На запястье правой руки второго – браслет из черной кожи.
Из кармана штанов третьего торчит белый платок.
У меня нет, ни платка, ни браслета, ни банданы.
Каждый день мы валим лес.
Первый взмах топора – достаточно одного слова, чтобы изменить неизменяемое, но не хватит и миллиона их, чтобы обратить изменения вспять.
Второй взмах топора – есть ли в рубке деревьев что-то, чего хочу я и к чему всеми своими помыслами стремлюсь, или дело совсем в другом?
Третий взмах топора – несчастная любовь – как топор, срубающий ствол дерева личного счастья. От дерева остается пень, но со временем и он дает побеги – жаль, что не это происходит сразу. Этот срок зависит от твердости ствола твоей души.
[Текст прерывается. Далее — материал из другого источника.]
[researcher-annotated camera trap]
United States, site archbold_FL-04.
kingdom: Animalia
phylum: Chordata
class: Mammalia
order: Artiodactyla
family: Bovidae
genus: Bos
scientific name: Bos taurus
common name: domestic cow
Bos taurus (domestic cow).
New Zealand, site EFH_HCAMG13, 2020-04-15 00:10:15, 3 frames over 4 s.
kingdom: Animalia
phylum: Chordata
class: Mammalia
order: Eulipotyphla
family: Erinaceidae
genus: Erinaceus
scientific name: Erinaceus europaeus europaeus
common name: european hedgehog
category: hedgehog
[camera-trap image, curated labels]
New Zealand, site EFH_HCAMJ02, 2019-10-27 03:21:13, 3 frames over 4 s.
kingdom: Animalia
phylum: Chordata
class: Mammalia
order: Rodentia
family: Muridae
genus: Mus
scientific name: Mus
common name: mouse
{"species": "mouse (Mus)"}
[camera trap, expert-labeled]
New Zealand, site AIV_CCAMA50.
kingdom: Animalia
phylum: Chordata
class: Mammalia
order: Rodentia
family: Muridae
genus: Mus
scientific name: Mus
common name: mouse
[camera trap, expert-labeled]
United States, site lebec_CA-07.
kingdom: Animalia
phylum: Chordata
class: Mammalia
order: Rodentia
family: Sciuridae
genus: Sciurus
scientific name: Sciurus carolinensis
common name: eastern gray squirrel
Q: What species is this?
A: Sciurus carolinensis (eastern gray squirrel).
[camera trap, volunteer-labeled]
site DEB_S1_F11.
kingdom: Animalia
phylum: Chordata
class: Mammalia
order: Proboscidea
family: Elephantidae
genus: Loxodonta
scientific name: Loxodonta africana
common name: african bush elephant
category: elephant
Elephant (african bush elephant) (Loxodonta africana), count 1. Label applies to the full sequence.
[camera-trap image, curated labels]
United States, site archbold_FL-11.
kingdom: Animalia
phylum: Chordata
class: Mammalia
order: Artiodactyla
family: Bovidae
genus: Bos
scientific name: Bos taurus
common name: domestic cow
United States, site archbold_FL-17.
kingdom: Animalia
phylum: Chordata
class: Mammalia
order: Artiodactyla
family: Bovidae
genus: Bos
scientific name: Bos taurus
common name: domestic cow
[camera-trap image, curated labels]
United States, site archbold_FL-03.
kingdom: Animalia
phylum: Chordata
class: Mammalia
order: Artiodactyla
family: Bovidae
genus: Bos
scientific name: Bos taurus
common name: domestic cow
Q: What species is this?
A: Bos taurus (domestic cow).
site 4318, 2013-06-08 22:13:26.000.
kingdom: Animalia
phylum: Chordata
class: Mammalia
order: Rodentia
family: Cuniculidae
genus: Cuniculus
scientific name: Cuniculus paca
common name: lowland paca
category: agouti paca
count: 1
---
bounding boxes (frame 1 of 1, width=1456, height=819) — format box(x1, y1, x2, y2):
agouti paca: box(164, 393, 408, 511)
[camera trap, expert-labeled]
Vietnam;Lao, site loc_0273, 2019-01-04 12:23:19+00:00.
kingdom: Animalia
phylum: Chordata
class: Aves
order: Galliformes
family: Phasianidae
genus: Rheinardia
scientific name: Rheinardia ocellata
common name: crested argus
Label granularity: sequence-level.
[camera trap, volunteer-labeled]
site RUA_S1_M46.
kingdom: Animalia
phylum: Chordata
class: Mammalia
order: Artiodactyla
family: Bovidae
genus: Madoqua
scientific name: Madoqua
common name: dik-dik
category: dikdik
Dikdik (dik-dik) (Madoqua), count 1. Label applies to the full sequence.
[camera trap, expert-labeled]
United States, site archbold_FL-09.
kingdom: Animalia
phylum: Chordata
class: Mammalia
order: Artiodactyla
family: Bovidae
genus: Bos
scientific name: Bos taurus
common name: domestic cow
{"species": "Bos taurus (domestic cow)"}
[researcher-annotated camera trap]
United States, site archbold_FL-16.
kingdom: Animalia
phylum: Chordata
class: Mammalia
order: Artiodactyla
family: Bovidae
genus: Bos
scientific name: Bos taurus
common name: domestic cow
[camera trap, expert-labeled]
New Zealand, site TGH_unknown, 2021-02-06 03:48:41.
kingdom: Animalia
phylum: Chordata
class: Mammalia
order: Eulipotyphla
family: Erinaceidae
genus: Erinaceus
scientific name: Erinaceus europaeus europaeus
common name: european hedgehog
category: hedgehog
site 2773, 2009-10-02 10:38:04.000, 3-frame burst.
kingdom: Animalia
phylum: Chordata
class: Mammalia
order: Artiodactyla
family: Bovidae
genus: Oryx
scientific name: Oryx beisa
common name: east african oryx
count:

Четвертый взмах топора – ствол срублен, и дерево падает.
Мы дровосеки, и наша работа – рубка леса. Мы для леса и смерть, и перерождение. Без нас его обновление было бы долгим и трудным.
Мы без своих топоров и сами предметы без наших рук, воли и стремлений – нечто несуществующее, и мир не способен заменить нас чем-то другим, и нами – что-то иное.
Наш день начался как обычно. Вчетвером мы были в чаще леса и подыскивали подходящие для рубки деревья. Мы разговорились, и я сказал: «С юности люблю эти места, часто гулял тут. Идешь по чуть заметной тропке, нет у тебя никакой цели, так, не спеша, опускаются снежинки в безветренную погоду. Однако движение это не было бессмысленным, хотя о важности или бесполезности его невозможно судить.
Как-то я шел лесом, не думая ни о чём плохом, шел не быстро и не медленно – так в жизни мы постепенно подбираем подходящий ритм – шел, просто получая от этого удовольствие.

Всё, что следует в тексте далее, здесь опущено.